COVID-19 Mortality Rate Ping
WHO says 3.4% mortality rate worldwide.
I wouldn’t take WHO’s word for ****.
IIRC, the WHO have been using the crap denominator of all cases, not concluded cases. If you have a link demonstrating their denominator is concluded cases, I’ll listen to that.
Otherwise, the linked (above) John Hopkins data is 6%, and uses the correct denominator.
Globally, about 3.4% of reported COVID-19 cases have died, WHO Director-General Tedros Adhanom Ghebreyesus said during a press briefing at the agencys headquarters in Geneva.
Let's focus on his statistic: "3.4% of reported have died".
Suppose 1,000 people have contracted the virus, and 34 have died.

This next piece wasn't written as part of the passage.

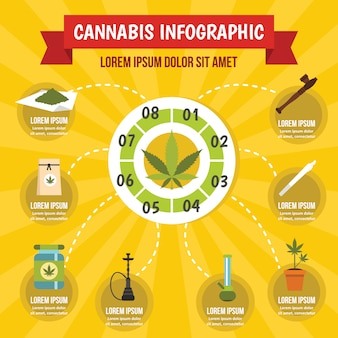 Modèle d'infographie de cannabis, style plat
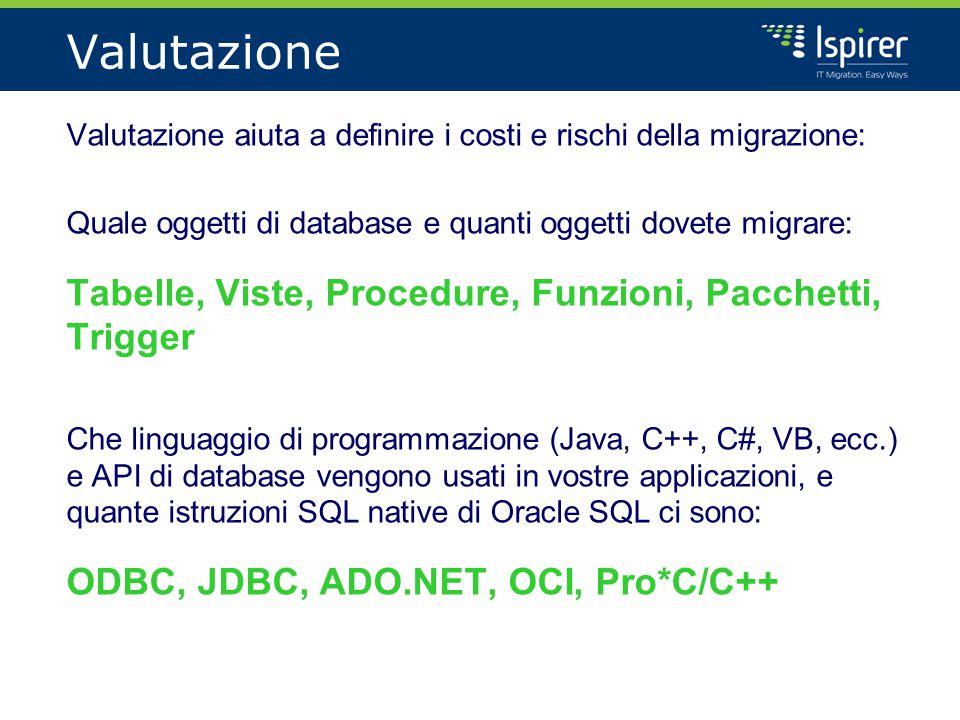 Valutazione Valutazione aiuta a definire i costi e rischi della migrazione: Quale oggetti di database e quanti oggetti dovete migrare: Tabelle, Viste, Procedure, Funzioni, Pacchetti, Trigger Che linguaggio di programmazione (Java, C++, C#, VB, ecc.) e API di database vengono usati in vostre applicazioni, e quante istruzioni SQL native di Oracle SQL ci sono: ODBC, JDBC, ADO.NET, OCI, Pro*C/C++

That is a 3.4% death rate just like he's saying.
However, he never said the other 966 cases were out of the woods yet. Many of those may have recently caught it, and remain in intensive care, preparing to die. Indeed, that lousy logic of including in the denominator people who may yet die has been the standard awfully abused statistic of this whole pandemonium.
Johns Hopkins correctly has about 3,000 dead and about 48,000 fully recovered, for a 3K / 51K = 6% death rate. The other 50,000 or so who have contracted the virus are still sick now, and are not out of the woods. If the 6% death rate holds for them, there will be another 3K dead as the thing runs its course among currently identified patients.
Does that make sense?
WHAT says mortality rate is lower than that.
I DON'T KNOW says it doesn't matter.
Third base.
WHO says 3.4% mortality rate worldwide.
If the actual mortality rate stays the same, but the disease slows its spread, this figure will go up. If the disease spreads faster with the same actual mortality rate, this number they gave out will go down.